Eyes must be kept open when petting smelly dogs at all times.

3:57 PM  
Blogger onehouse said...

it's most likely a diet thing. they are missing something in their food so they will seek it out wherever they can. Incidentally, cat food is super good to animals (because cats are so finiky) and dog food is, well, a little bland since they aren't so picky. good cat food even "biologically processed" can still be a treat for a dog used to boring kibbles.

10:57 PM  
Blogger mary bishop said...

Hey Kajando...thanks for stopping buy...if you go to laurenbove's blog you'll see her research on this fascinating subject. You got it right, cat food is high in protein so dogs enjoy even the "stool" of a cat...poor dogs...

11:08 PM  
Blogger Scott said...

Our sweet little puppy has developed a taste for what I call "the cat's almond rocca" - calling it that makes it easier for me to dig it out of her mouth/pick it up off the floor.
My stragety for dissuading her is to squirt her with a squirt gun every time she goes near the damn thing while yelling obscenities (our neighbours love us). It seems to be working so far - while she still eats the almond rocca, she has learned to avoid me when I have a squirt gun.

11:46 PM  
Blogger mary bishop said...

Cap'n Undies...almond rocca did it - I laughed out loud, the dog barked --the cat jumped on my lap and my husband woke up..please put a warning on extremely funny posts so I can prepare to muffle.
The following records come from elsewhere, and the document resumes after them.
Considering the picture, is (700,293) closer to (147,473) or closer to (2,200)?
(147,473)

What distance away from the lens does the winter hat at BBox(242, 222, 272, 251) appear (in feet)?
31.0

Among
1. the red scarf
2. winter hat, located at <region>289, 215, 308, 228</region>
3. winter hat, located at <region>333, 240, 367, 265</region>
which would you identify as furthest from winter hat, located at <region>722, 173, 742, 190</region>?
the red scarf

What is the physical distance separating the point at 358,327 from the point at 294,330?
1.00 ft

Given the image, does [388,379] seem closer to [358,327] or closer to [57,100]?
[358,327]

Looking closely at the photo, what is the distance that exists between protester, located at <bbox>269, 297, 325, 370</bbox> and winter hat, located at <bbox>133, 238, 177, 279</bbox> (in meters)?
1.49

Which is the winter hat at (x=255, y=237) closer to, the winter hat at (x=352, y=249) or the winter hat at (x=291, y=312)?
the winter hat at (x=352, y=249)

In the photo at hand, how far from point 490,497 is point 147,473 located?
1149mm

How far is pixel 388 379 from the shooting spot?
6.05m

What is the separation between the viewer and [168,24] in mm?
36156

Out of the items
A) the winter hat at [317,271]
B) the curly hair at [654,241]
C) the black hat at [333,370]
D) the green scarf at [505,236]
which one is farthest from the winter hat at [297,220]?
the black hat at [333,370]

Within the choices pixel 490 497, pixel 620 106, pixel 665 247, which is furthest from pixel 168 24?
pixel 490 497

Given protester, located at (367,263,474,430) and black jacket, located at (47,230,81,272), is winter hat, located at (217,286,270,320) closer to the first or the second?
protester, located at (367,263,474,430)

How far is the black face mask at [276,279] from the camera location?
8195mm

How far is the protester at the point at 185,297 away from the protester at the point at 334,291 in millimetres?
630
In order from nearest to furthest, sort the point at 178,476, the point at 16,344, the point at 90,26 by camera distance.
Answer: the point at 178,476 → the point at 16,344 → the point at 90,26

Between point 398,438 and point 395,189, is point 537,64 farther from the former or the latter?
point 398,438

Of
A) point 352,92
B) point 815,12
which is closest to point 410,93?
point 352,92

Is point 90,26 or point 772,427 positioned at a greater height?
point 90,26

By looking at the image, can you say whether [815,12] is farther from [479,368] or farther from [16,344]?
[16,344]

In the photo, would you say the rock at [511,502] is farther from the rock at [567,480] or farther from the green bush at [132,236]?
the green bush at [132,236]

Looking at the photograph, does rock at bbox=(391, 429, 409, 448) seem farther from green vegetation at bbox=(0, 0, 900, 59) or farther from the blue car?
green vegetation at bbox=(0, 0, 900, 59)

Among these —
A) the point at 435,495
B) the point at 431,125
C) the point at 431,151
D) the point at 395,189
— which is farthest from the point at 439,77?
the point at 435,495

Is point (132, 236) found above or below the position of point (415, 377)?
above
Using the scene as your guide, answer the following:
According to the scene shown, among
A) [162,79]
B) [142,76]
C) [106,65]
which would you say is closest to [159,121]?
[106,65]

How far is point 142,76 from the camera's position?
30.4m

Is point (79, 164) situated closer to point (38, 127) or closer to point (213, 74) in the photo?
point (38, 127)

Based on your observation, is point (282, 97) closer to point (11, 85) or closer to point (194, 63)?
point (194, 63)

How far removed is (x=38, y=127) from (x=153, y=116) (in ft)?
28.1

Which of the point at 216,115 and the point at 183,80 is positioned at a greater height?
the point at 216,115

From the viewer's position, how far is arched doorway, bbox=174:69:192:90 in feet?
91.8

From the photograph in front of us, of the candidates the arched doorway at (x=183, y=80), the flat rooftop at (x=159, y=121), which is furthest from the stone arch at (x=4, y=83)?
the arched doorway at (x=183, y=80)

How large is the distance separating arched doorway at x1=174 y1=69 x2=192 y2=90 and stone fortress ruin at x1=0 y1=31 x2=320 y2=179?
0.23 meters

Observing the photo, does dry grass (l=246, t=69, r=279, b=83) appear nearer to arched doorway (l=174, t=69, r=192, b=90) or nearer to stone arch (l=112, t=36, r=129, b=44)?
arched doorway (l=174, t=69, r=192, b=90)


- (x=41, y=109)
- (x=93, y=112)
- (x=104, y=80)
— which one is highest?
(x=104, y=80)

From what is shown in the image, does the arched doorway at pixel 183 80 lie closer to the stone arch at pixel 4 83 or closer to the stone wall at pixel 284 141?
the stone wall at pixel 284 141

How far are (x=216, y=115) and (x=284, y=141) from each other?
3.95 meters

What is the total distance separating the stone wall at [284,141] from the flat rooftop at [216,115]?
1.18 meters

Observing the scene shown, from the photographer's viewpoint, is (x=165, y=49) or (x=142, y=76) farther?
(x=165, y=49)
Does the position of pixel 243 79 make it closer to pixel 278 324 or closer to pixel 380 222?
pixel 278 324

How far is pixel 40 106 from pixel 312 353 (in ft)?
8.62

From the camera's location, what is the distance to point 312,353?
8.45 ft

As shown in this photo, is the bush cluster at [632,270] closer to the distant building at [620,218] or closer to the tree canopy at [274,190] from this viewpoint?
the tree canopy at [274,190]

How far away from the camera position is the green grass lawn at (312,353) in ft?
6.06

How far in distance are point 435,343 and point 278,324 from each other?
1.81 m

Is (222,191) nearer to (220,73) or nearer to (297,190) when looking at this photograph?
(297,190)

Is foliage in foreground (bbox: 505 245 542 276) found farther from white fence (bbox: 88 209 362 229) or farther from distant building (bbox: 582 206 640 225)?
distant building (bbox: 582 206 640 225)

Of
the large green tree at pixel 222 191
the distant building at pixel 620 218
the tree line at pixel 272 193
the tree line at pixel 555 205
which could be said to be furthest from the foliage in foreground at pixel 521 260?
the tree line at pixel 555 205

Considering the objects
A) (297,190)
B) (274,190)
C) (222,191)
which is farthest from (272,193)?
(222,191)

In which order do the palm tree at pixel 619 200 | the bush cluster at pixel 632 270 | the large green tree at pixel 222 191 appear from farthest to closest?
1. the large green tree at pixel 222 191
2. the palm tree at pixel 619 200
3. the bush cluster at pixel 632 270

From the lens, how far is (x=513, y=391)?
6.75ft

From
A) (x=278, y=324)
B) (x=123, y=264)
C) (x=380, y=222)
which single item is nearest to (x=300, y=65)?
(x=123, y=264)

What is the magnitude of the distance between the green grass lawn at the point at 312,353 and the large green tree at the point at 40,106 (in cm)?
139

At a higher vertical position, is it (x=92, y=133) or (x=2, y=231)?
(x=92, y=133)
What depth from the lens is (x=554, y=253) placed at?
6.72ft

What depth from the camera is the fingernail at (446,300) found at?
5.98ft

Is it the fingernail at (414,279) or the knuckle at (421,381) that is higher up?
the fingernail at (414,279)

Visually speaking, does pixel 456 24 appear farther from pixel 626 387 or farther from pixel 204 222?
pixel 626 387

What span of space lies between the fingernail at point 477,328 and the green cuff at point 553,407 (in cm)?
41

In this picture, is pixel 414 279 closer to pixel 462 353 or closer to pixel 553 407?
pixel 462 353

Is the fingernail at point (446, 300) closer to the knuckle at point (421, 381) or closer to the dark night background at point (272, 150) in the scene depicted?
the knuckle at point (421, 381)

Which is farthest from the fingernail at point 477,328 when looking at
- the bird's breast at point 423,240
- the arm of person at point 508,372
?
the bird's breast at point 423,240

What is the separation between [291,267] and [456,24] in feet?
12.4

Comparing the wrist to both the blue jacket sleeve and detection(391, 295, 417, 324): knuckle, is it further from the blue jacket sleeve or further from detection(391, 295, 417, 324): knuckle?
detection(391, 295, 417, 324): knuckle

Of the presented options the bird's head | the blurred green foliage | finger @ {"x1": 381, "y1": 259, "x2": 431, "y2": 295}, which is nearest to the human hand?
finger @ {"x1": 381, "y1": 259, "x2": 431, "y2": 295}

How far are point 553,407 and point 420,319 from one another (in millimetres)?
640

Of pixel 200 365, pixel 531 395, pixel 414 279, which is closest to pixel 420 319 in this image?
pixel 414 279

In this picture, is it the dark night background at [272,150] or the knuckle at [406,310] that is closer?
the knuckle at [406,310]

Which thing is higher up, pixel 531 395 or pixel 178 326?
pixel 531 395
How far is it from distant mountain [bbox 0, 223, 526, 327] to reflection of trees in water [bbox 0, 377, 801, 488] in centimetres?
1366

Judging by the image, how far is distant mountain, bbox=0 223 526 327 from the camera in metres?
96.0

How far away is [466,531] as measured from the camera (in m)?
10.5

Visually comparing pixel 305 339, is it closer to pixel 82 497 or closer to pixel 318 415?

Is muffle a word? Or is that only a word at midnight to a woman who was up at 4 AM this morning but doesn't have enough sense to go to bed?

Muffle sounds faintly sexual...I think I might want to muffle some day...

11:59 PM  
Blogger mary bishop said...

Janette, you have a very smart solution to the problem. Thanks for sharing it. I'm passing that idea along to all friends with litterbox using cats!